| Data for this exercise |
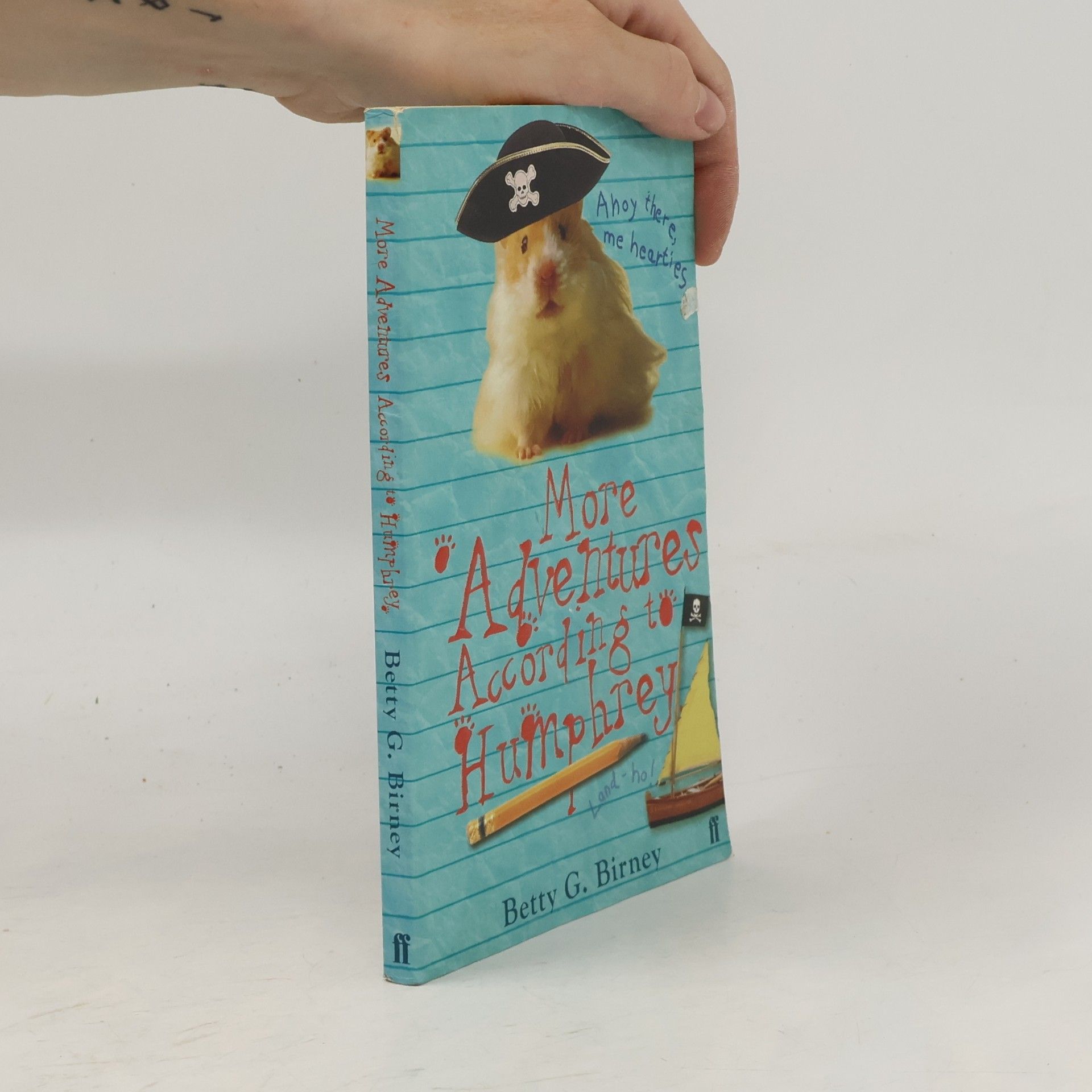 Betty G. Birney More Adventures According to Humphrey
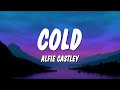 Alfie Castley - Cold (Lyrics) "if you're the devil then i will sell you my soul"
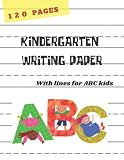 Kindergraten writing paper: Kindergarten Writing Paper With Lines for ABC Kids: Handwriting Practice | Amazon (US)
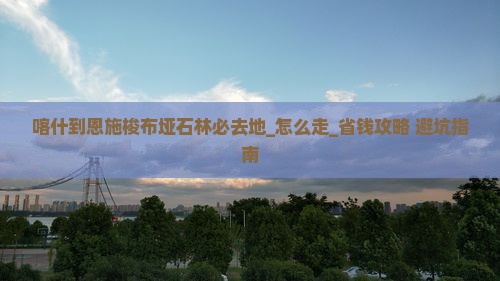 喀什到恩施梭布垭石林必去地 喀什到恩施梭布垭石林必去地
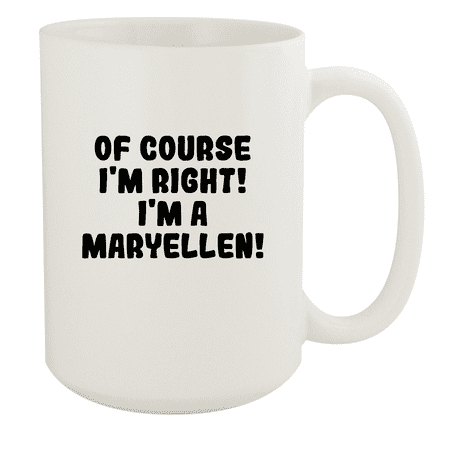 

Of Course I m Right! I m A Maryellen! - Ceramic 15oz White Mug White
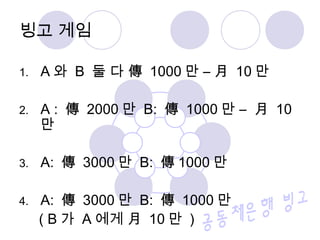 1. A 와 B 둘 다 傳 1000 만 – 月 10 만
2. A : 傳 2000 만 B: 傳 1000 만 – 月 10
만
3. A: 傳 3000 만 B: 傳 1000 만
4. A: 傳 3000 만 B: 傳 1000 만
( B 가 A 에게 月 10 만 )
빙고 게임
 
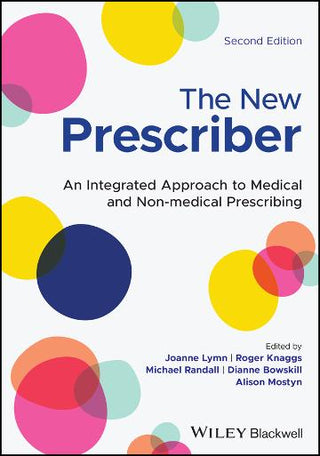 The New Prescriber : An Integrated Approach to Medical and Non-medical Prescribing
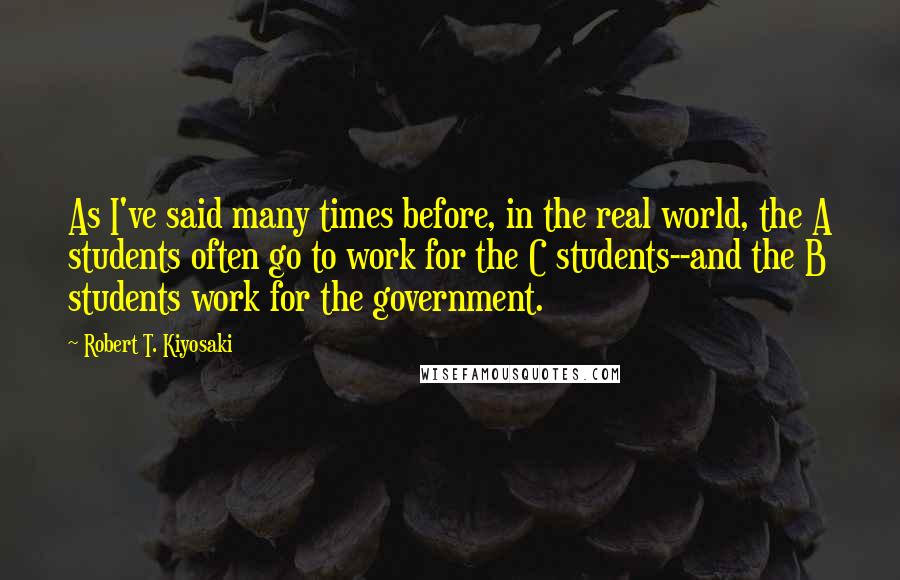 Robert T. Kiyosaki Quotes: As I've said many times before, in the real world, the A students often go to work for the C students--and the B students work for the government.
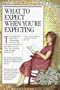 What to Expect When You're Expecting: Revised Edition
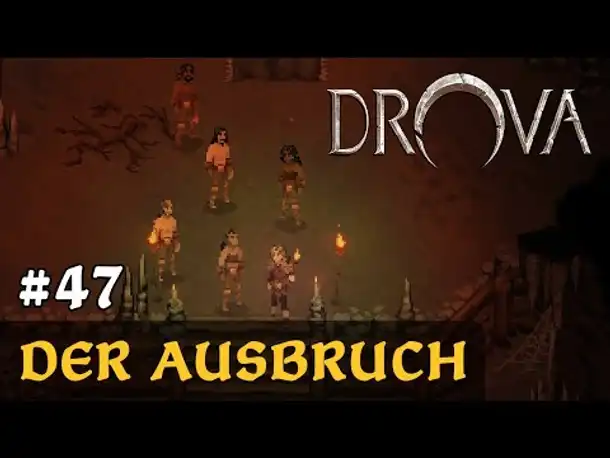 #47: Der Ausbruch ✦ Let's Play Drova (Blind / Long-, Slow- & Roleplay)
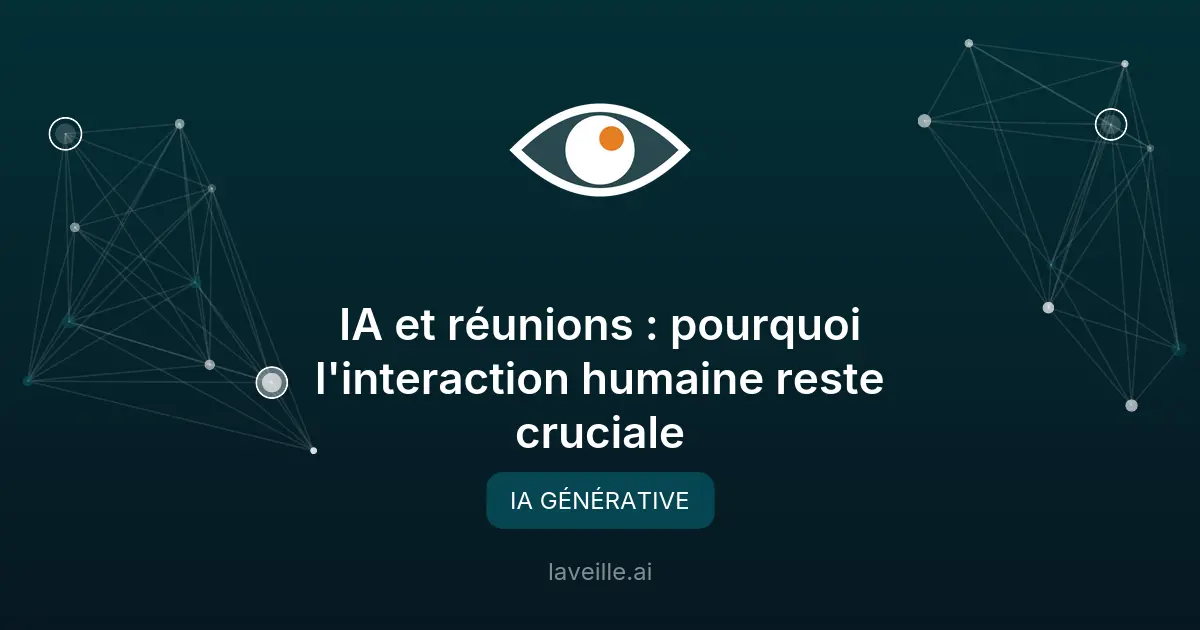 IA et réunions : pourquoi l'interaction humaine reste cruciale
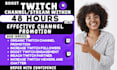 help you promote your twitch channel, twitch promotion to gain viewers, chatters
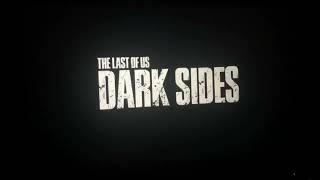 The last of us dark sides (factions 2) all leaked footage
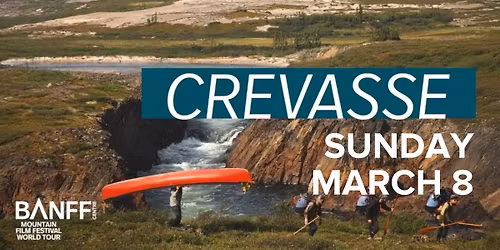 Banff Centre Mountain Film Festival - CREVASSE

| Activity |
Update the records by replacing "twitch" with "YouTube" everywhere it occurs, with nothing else changed. Give the captions only, without the pictures.

| Finished task |
 Betty G. Birney More Adventures According to Humphrey
 Alfie Castley - Cold (Lyrics) "if you're the devil then i will sell you my soul"
 Kindergraten writing paper: Kindergarten Writing Paper With Lines for ABC Kids: Handwriting Practice | Amazon (US)
 喀什到恩施梭布垭石林必去地 喀什到恩施梭布垭石林必去地

Of Course I m Right! I m A Maryellen! - Ceramic 15oz White Mug White
 1. A 와 B 둘 다 傳 1000 만 – 月 10 만
2. A : 傳 2000 만 B: 傳 1000 만 – 月 10
만
3. A: 傳 3000 만 B: 傳 1000 만
4. A: 傳 3000 만 B: 傳 1000 만
( B 가 A 에게 月 10 만 )
빙고 게임
 
 The New Prescriber : An Integrated Approach to Medical and Non-medical Prescribing
 Robert T. Kiyosaki Quotes: As I've said many times before, in the real world, the A students often go to work for the C students--and the B students work for the government.
 What to Expect When You're Expecting: Revised Edition
 #47: Der Ausbruch ✦ Let's Play Drova (Blind / Long-, Slow- & Roleplay)
 IA et réunions : pourquoi l'interaction humaine reste cruciale
 help you promote your YouTube channel, YouTube promotion to gain viewers, chatters
 The last of us dark sides (factions 2) all leaked footage
 Banff Centre Mountain Film Festival - CREVASSE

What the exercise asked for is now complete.